Ambulance wait is now longer in Sale and Maffra

CRITICALLY ill patients in Wellington Shire are having to wait longer and longer for an ambulance to arrive, data obtained by the State Opposition reveals.

Recent Ambulance Victoria figures, obtained by the Opposition under the Freedom of Information Act, show that code one response times for patients with life-threatening illness or injury have grown longer in both Sale and Maffra.

According to the data, the 90th percentile response times listed in 2009-2010 for Maffra was 28 minutes, and Sale was 26 minutes.

By 2010-2011, the response times had increased to 32 minutes for Maffra and 29 minutes for Sale — an increase of four and three minutes, respectively.

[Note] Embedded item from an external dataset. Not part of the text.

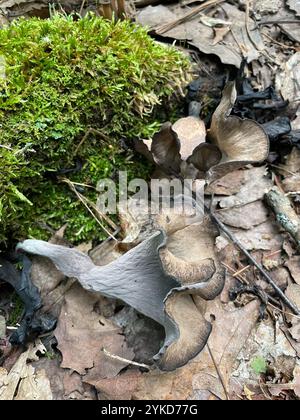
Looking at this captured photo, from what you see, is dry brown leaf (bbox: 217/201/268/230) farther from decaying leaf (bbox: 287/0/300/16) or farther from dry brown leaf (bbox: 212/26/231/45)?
decaying leaf (bbox: 287/0/300/16)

The data also revealed that during the same period, July 2010 to November 2011, there were 266 unfilled shifts recorded in Gippsland, where one or both paramedics were not replaced and as a result the ambulance shift did not operate.

Ambulance Employees Association Victoria state secretary Steve McGhie said the data showed regional paramedics were severely under-resourced.

“The response times show there’s clearly a trend emerging that’s going in the wrong way,” he said.

“It’s a result of not having enough ambulance resources available to paramedics, and also now that cases are controlled out of Ballarat.

“Because of this new system, the workload of regional paramedics has now gone up.”

Mr McGhie said the new allocation system used by Ambulance Victoria dispatched the nearest available ambulance to a call-out, which often resulted in an ambulance from another town being sent to an emergency.

“It’s also very clear that there just aren’t enough paramedics,” he added.

“Wellington Shire and Gippsland are one of the most under-resourced areas in the state.

“The issue of not having upwards of 250 shifts filled can lead ambulances to not even meeting minimal resourcing requirements.

“Clearly, the area needs more ambulance crews.”

Labor’s Parliamentary Secretary for Health, Wade Noonan, echoed Mr McGhie’s comments.

“Response times for ambulances attending critically ill or injured people in the Sale and Maffra areas have blown out by three to four minutes in the space of 18 months,” Mr Noonan said.

“Every minute counts when it comes to ambulance response times.

“We know that the speed in which a patient reaches hospital can affect a patient’s chances of recovery.”

“The Baillieu Government should stop blaming others for their failings and get on with the job of providing an effective ambulance service for the people living in regional and rural Victoria.

“Our ambulance paramedics do a great job under extreme pressure, but at the moment they are being stretched to the limit.”

The criticism comes after a coronial inquest last year into the deaths of a young boy and a teenage girl recommended more paramedics be allocated to Gippsland.

Six-year-old Rupert Rafferty died in Briagolong on April 23, 2010, from complications of Pneumococcal meningitis.

The following night, 16-year-old Geordie Duguid collapsed at a party in Maffra, fell into cardiac arrest and died.

As a result of the inquest, Coroner Clive Alsop recommended that Health Minister David Davis “… investigate the adequacy of both current and planned levels of ambulance services provided for those who choose to live away from more densely populated areas.”

However, Ambulance Victoria acting regional manager for Gippsland Mick Stephenson asserts it was providing more resources for Gippsland.

“We have added to our services to the area by adding a professional ambulance service to Heyfield last July and will introduce a MICA single responder unit in Sale from the middle of next year,” Mr Stephenson told the Gippsland Times.

“We are also continuing to bolster our volunteer services in Heyfield and Maffra and will soon undertake training of new ambulance community officers.

“While response times show how fast ambulances can drive to a scene, we continue to see improvements in the more important measures of whether people live or die, and the quality of their life, for cardiac arrest, heart attack, stroke and head trauma patients.

“Like other members of the community, sometimes paramedics are unable to work due to illness or family commitments.

“We make every effort to fill every shift including contacting off-duty paramedics to determine their availability to work overtime.”

The Gippsland Times phoned Health Minister David Davis’ office for comment, but no response was provided before going to print.